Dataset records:
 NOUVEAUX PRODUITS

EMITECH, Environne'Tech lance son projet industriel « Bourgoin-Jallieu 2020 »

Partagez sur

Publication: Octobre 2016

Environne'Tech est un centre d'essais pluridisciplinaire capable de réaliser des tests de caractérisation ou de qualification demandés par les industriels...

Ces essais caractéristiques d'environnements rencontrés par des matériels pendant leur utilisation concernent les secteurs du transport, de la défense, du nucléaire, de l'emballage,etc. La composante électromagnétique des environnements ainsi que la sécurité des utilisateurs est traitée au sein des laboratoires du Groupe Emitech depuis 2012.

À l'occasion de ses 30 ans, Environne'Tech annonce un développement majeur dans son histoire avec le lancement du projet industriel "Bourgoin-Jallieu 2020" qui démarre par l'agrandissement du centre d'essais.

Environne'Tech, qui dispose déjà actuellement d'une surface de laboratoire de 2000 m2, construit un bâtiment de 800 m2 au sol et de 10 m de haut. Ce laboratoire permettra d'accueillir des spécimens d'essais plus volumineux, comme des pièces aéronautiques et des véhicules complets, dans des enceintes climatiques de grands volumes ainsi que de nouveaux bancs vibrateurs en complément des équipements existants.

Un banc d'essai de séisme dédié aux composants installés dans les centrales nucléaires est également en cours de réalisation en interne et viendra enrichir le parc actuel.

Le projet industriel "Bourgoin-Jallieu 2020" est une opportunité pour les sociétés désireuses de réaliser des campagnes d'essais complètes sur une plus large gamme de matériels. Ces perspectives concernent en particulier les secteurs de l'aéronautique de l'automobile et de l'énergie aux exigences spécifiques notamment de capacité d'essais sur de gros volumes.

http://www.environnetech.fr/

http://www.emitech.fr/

● **Assigned task**: Looking through the data above, copy out each line in which the string "http" occurs.

● **Output**:
http://www.environnetech.fr/
http://www.emitech.fr/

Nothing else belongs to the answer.